■ **WHAT IS EXPECTED**: An exact reproduction of the listing is wanted, with the pictures dropped.

■ **EXERCISE INPUT**:
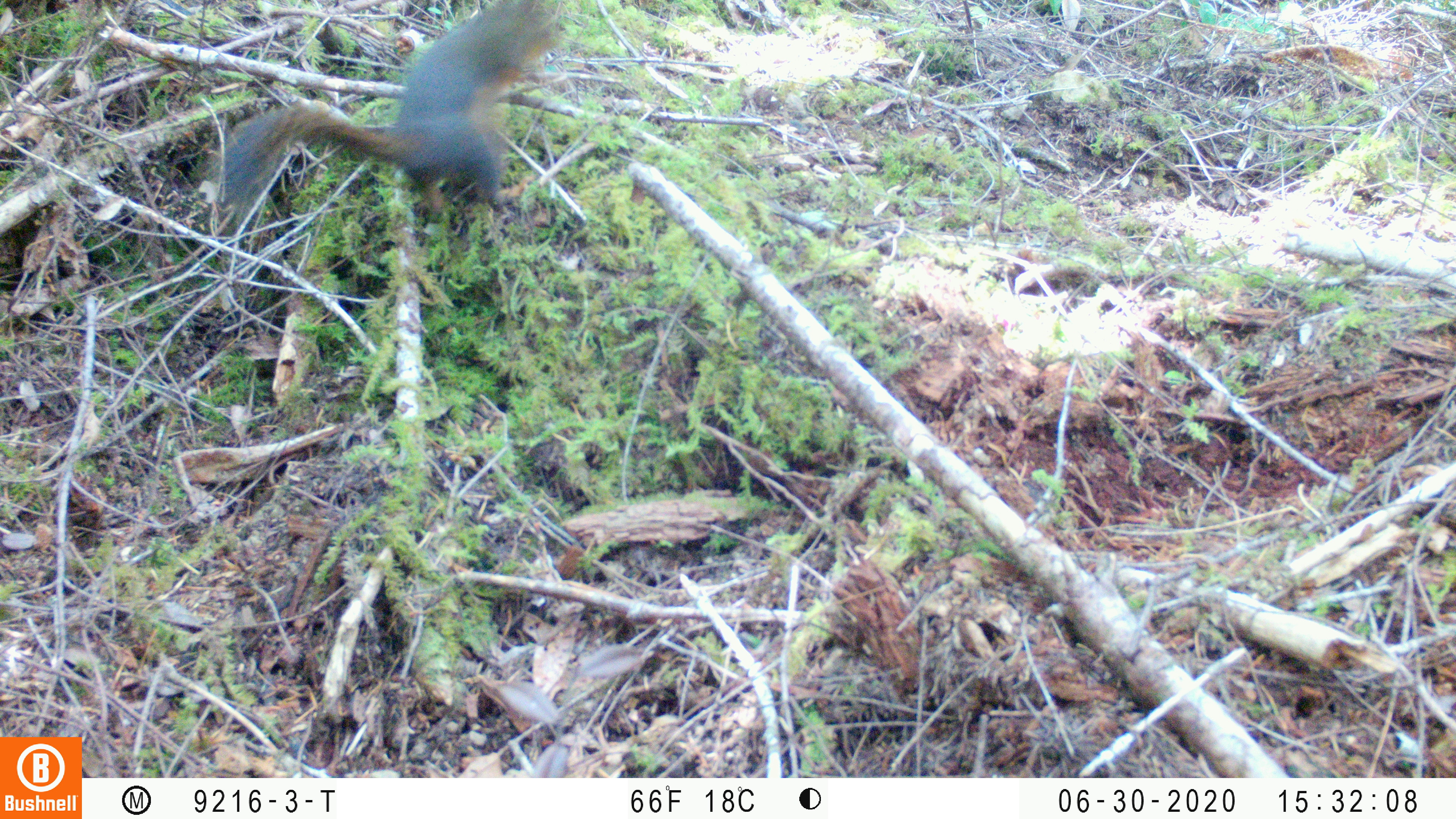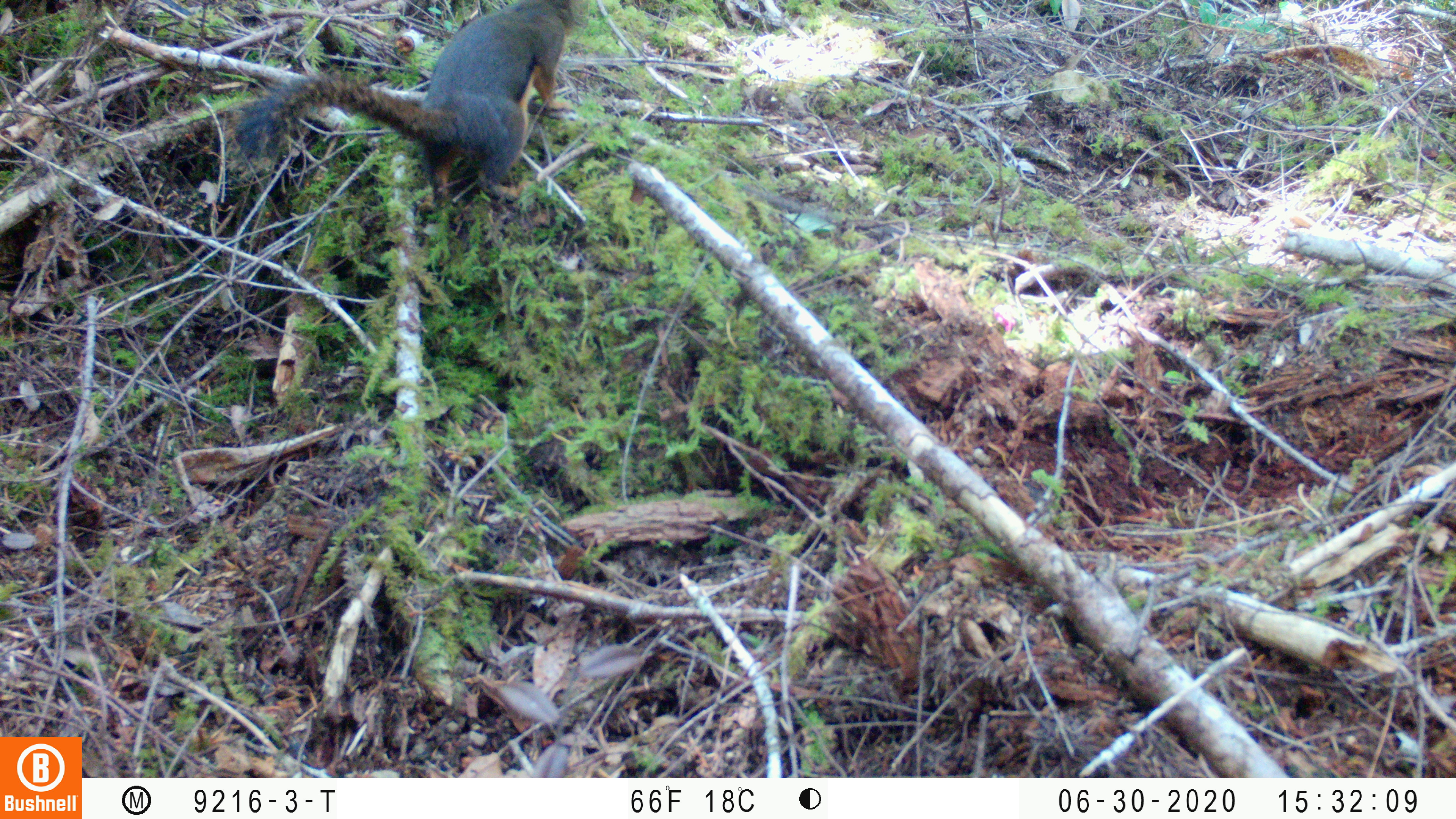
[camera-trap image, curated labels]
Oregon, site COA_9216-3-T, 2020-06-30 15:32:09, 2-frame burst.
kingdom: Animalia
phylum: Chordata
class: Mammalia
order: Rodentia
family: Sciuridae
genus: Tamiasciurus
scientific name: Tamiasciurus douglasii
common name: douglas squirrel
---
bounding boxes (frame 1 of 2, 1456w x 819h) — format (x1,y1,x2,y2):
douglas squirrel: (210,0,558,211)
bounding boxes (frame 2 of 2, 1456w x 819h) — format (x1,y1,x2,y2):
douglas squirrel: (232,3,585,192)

■ **SOLUTION TO THE PROBLEM**:
[camera-trap image, curated labels]
Oregon, site COA_9216-3-T, 2020-06-30 15:32:09, 2-frame burst.
kingdom: Animalia
phylum: Chordata
class: Mammalia
order: Rodentia
family: Sciuridae
genus: Tamiasciurus
scientific name: Tamiasciurus douglasii
common name: douglas squirrel
---
bounding boxes (frame 1 of 2, 1456w x 819h) — format (x1,y1,x2,y2):
douglas squirrel: (210,0,558,211)
bounding boxes (frame 2 of 2, 1456w x 819h) — format (x1,y1,x2,y2):
douglas squirrel: (232,3,585,192)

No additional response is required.